Figures released by Sunderland’s Conservative group show that in the academic year 2014/15, 54 parents were issued with fixed penalty notices and six were prosecuted.

These figures have dropped during the current academic year with 48 people given fixed penalties and three being prosecuted.

Coun Robert Oliver, Wearside’s tory spokesman for childrens’ services, said councils needs to continue taking action because going to school must come before holidays.

Despite a high court case where a parent of a pupil on the Isle of Wight had a fine rescinded, the Government issued guidance this month urging local authorities to continue to issue fines and to reject requests for refunds from parents who have been fined.

Coun Oliver, said: “Taking children out of school during term time is disruptive and damaging for both pupils and teachers especially if it happens regularly.

Pupil absence also puts pressure on teachers to help pupils catch up

Robert Oliver

“Some absences can be justified on educational grounds or are reasonable if they involve important family events, but missing school for holidays cannot.

“A child who takes a week’s extra holiday each year at school will have missed the equivalent of more than three months of teaching by the end of their time at school.

“Pupil absence also puts pressure on teachers to help pupils catch up and affects attendance figures which help shape Ofsted reports and league tables.

“Absence also affects pupil performance as in schools with high rates of unauthorised holidays just less than half of all pupils get five good GCSEs.”

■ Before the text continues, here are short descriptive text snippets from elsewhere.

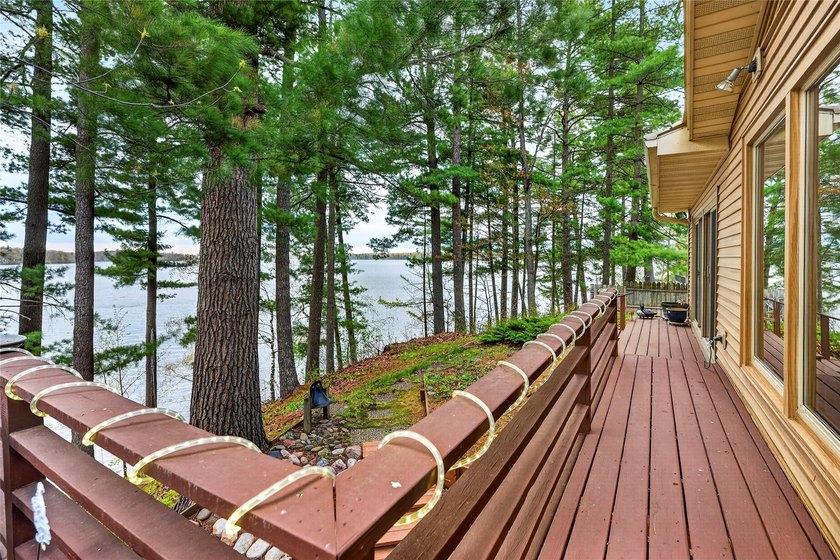 Long Lake! Experience lake living at its finest with this - photo 19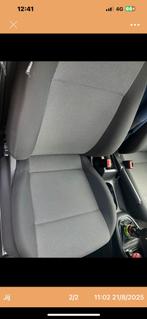 VW Caddy Stoelen met Airbag, Auto-onderdelen, Ophalen of Verzenden, Gebruikt, Volkswagen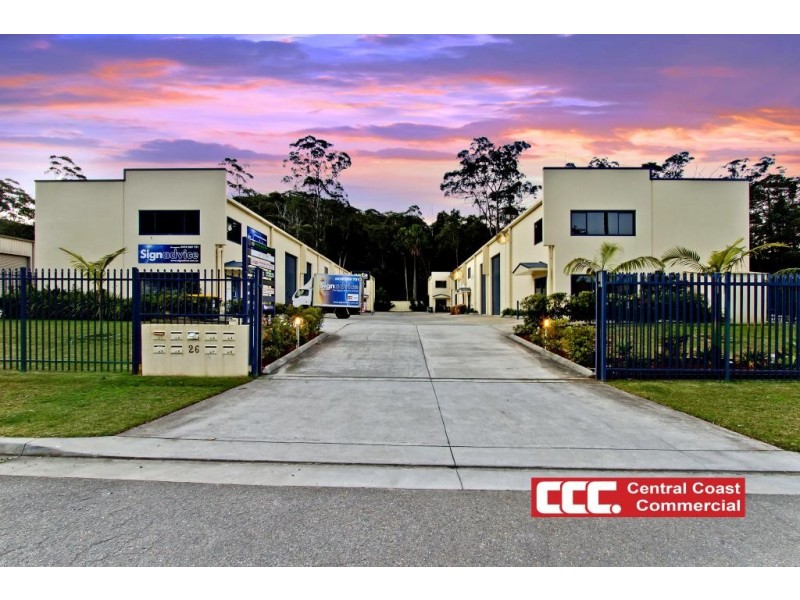 7/26 Tathra Street, West Gosford NSW 2250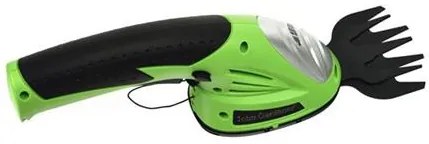 Bestent Nožnice na trávu/krovie 7.2V 120mm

The councillor added that all state schools can now set their own term dates to allow parents to avoid spikes in prices and one way of helping the problem would be allowing each region to vary holiday dates.

Since September 2013, headteachers in England no longer have the discretion to approve absences of up to ten days a year and have to implement strict criteria.

Parents who do not have the school’s permission for their child’s absence face a maximum fine of £60 per pupil, per parent rising to £120 if not paid within seven days.

Those who refuse to pay can face court action and, if prosecuted, a fine of up to £2,500 and a possible jail sentence of up to three months.